(Spatial reasoning question records)
* * * * * * *

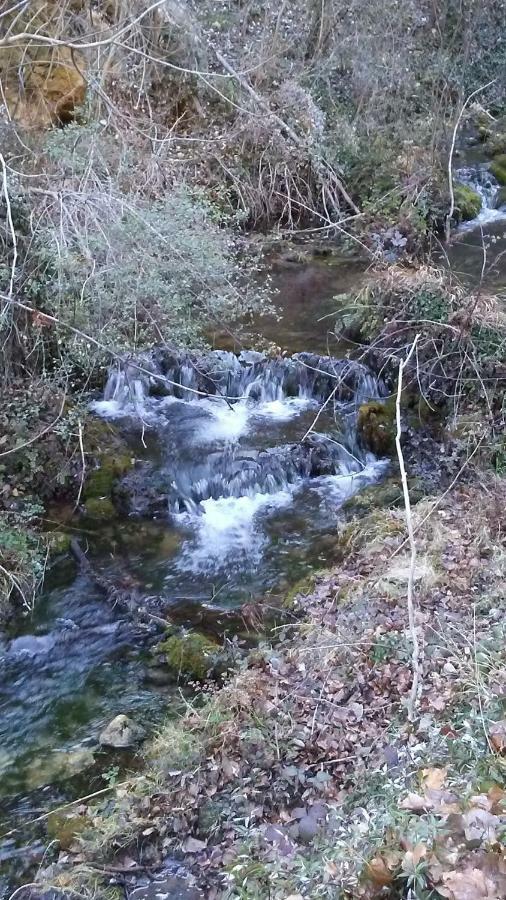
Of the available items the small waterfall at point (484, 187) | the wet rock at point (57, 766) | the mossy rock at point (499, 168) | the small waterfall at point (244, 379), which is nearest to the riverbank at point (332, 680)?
the wet rock at point (57, 766)

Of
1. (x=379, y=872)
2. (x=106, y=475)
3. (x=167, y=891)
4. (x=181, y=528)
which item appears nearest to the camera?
(x=379, y=872)

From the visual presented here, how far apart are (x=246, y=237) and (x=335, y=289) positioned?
198 centimetres

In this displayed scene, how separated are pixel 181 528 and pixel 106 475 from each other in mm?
894

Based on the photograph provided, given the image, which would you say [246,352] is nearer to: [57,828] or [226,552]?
[226,552]

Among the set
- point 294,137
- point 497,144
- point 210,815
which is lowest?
point 210,815

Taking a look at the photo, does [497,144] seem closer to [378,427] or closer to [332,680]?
[378,427]

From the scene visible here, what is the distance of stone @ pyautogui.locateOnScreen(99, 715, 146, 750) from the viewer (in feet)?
14.3

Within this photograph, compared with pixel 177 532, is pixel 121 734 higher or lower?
higher

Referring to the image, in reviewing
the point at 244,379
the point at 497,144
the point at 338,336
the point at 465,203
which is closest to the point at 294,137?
the point at 465,203

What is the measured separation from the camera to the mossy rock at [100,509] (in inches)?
256

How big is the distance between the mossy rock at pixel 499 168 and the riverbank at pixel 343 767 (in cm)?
1086

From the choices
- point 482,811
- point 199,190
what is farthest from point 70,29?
point 482,811

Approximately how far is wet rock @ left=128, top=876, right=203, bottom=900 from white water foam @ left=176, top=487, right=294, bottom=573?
2877 mm

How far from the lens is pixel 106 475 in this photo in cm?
677
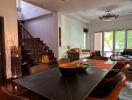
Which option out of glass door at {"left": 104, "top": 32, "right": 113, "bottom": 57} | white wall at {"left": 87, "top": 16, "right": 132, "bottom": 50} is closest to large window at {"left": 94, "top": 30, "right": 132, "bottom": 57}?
glass door at {"left": 104, "top": 32, "right": 113, "bottom": 57}

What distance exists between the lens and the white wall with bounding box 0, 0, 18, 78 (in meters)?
3.73

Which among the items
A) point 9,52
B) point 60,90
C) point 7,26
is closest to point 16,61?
point 9,52

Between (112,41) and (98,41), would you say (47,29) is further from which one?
(112,41)

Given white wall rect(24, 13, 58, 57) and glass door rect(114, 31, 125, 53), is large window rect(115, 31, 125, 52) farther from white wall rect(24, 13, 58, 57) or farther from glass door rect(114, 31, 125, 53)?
white wall rect(24, 13, 58, 57)

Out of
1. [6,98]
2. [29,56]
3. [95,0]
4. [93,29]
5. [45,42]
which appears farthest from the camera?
[93,29]

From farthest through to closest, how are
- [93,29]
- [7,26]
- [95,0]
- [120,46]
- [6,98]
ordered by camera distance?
[93,29] < [120,46] < [95,0] < [7,26] < [6,98]

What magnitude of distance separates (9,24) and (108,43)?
6552 millimetres

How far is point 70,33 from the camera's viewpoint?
7.02 meters

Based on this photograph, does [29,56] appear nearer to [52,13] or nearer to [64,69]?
[52,13]

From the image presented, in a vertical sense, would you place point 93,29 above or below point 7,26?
above

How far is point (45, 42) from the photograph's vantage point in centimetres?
645

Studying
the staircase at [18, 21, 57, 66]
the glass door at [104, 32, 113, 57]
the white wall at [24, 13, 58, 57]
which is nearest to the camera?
the staircase at [18, 21, 57, 66]

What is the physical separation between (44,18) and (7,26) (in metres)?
2.91

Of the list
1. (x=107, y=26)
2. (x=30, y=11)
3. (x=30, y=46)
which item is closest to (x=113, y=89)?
(x=30, y=46)
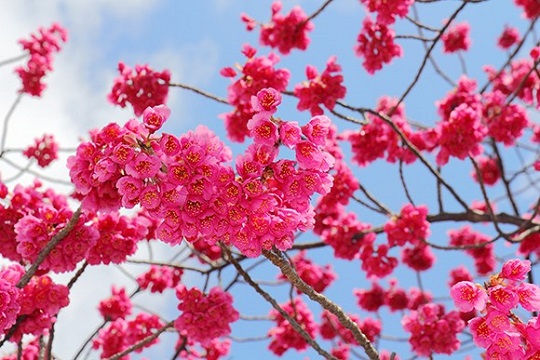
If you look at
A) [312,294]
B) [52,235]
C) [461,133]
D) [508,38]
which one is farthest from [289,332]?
[508,38]

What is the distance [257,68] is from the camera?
4.73m

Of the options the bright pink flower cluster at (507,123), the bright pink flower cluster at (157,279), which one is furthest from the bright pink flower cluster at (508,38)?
the bright pink flower cluster at (157,279)

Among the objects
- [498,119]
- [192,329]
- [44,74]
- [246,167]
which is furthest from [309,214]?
[44,74]

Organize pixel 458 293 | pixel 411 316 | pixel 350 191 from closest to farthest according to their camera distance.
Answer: pixel 458 293 → pixel 411 316 → pixel 350 191

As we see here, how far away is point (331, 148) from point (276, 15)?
129 centimetres

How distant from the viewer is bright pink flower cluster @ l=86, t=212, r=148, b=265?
11.7 ft

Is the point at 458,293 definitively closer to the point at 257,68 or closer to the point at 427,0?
the point at 257,68

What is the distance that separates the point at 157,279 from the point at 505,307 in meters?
4.03

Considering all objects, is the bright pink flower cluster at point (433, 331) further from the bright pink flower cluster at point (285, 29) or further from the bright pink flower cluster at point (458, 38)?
the bright pink flower cluster at point (458, 38)

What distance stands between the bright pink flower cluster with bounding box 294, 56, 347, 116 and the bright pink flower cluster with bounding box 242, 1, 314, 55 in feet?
2.29

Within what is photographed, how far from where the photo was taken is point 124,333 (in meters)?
5.62

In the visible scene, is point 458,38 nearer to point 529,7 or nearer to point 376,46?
point 529,7

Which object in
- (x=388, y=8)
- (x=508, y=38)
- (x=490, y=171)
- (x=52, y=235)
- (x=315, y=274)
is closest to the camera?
(x=52, y=235)

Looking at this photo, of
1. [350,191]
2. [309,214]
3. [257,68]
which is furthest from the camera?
[350,191]
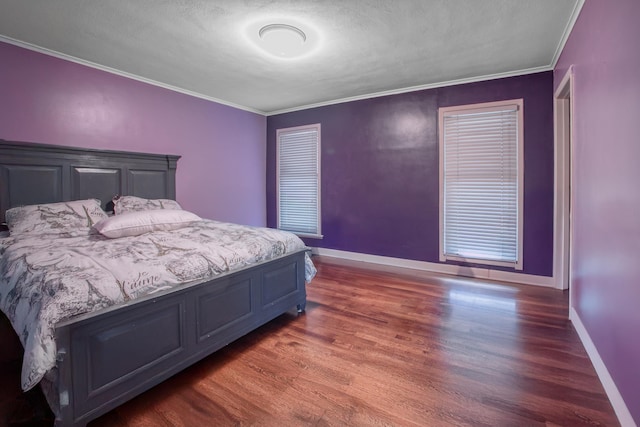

* * * * * * *

→ Short problem
Please express the lines of the records above, from the line containing "Organize pixel 458" through the end of the records, as a JSON list of strings with one string per line and blank lines omitted. Leave the pictures out of the list.

→ Result below
[
  "Organize pixel 458 293 | pixel 411 316 | pixel 350 191 from closest to farthest according to their camera distance.",
  "Answer: pixel 458 293 → pixel 411 316 → pixel 350 191",
  "As we see here, how far away is point (331, 148) from point (276, 15)?",
  "129 centimetres",
  "How distant from the viewer is bright pink flower cluster @ l=86, t=212, r=148, b=265?",
  "11.7 ft",
  "Is the point at 458,293 definitively closer to the point at 257,68 or closer to the point at 427,0?",
  "the point at 257,68",
  "What is the distance that separates the point at 157,279 from the point at 505,307 in meters?",
  "4.03",
  "Considering all objects, is the bright pink flower cluster at point (433, 331) further from the bright pink flower cluster at point (285, 29) or further from the bright pink flower cluster at point (458, 38)?",
  "the bright pink flower cluster at point (458, 38)",
  "What distance stands between the bright pink flower cluster with bounding box 294, 56, 347, 116 and the bright pink flower cluster with bounding box 242, 1, 314, 55 in feet?",
  "2.29",
  "Within what is photographed, how far from where the photo was taken is point 124,333 (in meters)?",
  "5.62",
  "In the visible scene, is point 458,38 nearer to point 529,7 or nearer to point 376,46?",
  "point 529,7",
  "Which object in",
  "- (x=388, y=8)",
  "- (x=508, y=38)",
  "- (x=490, y=171)",
  "- (x=52, y=235)",
  "- (x=315, y=274)",
  "is closest to the camera?",
  "(x=52, y=235)",
  "Looking at this photo, of",
  "1. [350,191]",
  "2. [309,214]",
  "3. [257,68]",
  "which is furthest from the camera?",
  "[350,191]"
]